◆ Exercise aim ◆
Starting with the line that contains "What is the separation", write out each line through the end of the listing, unchanged. Output nothing else.

◆ Entries supplied ◆
_ _ _ _
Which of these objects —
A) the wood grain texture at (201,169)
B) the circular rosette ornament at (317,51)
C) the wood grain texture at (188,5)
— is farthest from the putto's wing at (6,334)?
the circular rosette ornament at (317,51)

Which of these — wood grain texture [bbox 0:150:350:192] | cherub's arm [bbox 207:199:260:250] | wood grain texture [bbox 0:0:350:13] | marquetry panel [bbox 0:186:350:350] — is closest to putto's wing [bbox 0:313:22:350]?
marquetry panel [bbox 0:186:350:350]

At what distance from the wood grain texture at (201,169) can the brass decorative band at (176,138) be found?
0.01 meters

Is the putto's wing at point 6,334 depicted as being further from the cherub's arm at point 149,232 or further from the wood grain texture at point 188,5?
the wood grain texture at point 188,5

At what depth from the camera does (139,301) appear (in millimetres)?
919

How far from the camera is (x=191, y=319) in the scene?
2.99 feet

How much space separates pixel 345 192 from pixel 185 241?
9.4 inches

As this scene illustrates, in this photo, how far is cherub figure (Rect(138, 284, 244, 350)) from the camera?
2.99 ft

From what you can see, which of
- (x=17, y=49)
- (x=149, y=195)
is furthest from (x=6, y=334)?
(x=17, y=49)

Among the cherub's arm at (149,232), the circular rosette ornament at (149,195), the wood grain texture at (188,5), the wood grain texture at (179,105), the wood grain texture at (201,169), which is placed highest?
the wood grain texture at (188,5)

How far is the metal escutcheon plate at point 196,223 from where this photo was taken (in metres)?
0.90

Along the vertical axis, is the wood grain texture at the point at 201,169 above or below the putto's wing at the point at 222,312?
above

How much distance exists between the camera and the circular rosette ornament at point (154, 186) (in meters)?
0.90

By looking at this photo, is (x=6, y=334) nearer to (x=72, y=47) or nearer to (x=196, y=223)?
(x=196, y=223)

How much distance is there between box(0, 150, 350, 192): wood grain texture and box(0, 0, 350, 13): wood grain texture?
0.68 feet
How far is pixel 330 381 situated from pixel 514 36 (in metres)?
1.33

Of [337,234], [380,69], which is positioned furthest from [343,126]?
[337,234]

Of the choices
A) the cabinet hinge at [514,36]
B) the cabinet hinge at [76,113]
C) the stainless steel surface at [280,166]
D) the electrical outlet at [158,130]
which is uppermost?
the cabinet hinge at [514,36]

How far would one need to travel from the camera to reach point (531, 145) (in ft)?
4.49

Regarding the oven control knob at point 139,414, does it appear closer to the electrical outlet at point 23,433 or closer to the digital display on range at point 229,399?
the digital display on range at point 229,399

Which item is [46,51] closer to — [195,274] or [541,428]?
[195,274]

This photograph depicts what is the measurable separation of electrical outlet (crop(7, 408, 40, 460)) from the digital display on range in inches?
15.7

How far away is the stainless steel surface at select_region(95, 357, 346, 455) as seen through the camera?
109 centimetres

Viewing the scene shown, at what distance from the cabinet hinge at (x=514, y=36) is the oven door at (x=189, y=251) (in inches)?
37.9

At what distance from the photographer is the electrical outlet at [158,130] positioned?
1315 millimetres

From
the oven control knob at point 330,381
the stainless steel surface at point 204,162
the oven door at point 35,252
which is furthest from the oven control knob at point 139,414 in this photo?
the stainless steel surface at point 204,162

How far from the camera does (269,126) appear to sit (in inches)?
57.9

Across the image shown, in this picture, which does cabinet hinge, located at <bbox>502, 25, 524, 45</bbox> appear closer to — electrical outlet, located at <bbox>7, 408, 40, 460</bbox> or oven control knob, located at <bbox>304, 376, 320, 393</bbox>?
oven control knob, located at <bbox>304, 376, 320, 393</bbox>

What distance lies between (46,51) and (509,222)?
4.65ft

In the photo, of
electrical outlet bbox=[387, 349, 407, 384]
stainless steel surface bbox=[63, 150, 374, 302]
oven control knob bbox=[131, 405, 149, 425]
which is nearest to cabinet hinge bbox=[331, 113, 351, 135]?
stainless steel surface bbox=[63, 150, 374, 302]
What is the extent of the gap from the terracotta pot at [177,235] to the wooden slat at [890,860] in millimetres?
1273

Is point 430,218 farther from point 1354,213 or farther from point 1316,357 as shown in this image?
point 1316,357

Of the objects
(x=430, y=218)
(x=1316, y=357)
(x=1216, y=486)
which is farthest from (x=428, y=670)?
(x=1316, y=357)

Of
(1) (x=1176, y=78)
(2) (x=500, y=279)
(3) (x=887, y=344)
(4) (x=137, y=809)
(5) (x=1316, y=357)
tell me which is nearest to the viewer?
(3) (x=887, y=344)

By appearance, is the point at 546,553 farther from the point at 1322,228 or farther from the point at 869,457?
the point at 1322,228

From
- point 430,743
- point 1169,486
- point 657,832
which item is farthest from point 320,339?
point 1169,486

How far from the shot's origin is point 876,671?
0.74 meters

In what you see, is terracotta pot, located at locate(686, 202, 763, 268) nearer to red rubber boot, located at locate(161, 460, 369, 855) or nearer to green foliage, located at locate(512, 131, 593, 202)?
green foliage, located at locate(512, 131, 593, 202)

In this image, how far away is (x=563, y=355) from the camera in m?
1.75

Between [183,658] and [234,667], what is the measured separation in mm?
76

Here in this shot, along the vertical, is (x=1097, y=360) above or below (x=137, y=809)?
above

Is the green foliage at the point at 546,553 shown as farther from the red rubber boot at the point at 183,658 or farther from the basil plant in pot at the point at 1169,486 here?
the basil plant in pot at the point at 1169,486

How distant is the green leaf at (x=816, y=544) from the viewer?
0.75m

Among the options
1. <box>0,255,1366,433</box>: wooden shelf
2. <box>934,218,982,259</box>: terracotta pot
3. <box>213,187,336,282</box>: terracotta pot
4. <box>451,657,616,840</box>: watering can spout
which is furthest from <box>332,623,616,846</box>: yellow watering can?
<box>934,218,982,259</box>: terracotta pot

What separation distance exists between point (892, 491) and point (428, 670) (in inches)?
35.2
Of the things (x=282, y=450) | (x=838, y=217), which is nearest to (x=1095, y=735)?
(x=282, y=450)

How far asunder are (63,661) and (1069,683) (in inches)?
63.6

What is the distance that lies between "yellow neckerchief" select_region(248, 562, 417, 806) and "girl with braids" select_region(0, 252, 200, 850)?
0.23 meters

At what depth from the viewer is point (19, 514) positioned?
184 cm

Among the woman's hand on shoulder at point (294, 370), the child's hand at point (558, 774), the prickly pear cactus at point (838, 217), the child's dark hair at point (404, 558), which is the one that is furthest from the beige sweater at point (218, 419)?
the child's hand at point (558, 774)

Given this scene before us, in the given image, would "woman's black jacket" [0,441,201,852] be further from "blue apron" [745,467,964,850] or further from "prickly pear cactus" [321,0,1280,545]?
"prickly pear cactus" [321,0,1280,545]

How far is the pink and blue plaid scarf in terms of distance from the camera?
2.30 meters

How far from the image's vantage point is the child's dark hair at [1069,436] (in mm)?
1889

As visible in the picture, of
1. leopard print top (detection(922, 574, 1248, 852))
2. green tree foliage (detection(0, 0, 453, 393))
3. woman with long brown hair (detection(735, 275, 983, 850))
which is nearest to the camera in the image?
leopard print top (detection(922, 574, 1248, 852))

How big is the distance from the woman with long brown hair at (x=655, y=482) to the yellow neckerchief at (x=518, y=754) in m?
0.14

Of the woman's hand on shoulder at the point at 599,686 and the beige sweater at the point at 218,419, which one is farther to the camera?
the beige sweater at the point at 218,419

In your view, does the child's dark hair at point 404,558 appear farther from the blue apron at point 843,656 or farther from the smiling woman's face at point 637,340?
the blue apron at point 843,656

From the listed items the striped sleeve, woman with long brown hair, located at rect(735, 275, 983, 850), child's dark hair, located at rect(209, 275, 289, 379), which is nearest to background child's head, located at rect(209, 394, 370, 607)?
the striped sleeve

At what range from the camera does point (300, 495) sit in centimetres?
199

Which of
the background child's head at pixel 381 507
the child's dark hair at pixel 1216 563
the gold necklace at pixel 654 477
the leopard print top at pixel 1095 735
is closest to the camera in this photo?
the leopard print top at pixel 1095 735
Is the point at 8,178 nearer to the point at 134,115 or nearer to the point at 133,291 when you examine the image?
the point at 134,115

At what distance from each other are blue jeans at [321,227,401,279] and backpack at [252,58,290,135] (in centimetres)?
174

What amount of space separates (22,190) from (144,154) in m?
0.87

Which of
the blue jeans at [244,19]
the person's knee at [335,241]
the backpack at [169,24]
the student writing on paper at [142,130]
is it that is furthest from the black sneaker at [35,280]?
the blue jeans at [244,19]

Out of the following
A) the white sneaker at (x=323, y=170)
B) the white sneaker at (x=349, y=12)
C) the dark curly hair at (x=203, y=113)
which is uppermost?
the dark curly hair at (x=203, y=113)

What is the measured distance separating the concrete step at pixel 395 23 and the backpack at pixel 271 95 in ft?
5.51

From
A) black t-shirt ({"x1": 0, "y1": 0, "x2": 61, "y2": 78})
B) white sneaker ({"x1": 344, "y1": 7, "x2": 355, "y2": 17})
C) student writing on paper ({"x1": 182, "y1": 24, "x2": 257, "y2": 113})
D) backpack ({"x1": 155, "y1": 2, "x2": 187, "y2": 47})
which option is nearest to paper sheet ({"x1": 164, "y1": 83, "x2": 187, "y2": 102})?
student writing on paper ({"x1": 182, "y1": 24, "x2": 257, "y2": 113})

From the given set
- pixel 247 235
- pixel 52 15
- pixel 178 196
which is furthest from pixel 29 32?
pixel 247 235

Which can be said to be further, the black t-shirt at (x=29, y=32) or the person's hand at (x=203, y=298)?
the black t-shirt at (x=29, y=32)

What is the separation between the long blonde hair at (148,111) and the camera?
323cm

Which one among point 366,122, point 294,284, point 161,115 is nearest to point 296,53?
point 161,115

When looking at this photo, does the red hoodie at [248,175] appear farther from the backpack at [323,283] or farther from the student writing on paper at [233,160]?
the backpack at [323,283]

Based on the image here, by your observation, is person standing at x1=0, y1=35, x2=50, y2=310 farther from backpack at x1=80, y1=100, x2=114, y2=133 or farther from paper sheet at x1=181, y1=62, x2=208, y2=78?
_ _ _ _
◆ Full solution ◆
What is the separation between the long blonde hair at (148,111) and the camera?
323cm

Which one among point 366,122, point 294,284, point 161,115 is nearest to point 296,53?
point 161,115

When looking at this photo, does the red hoodie at [248,175] appear farther from the backpack at [323,283] or farther from the student writing on paper at [233,160]?
the backpack at [323,283]

Based on the image here, by your observation, is person standing at x1=0, y1=35, x2=50, y2=310 farther from backpack at x1=80, y1=100, x2=114, y2=133 or farther from paper sheet at x1=181, y1=62, x2=208, y2=78?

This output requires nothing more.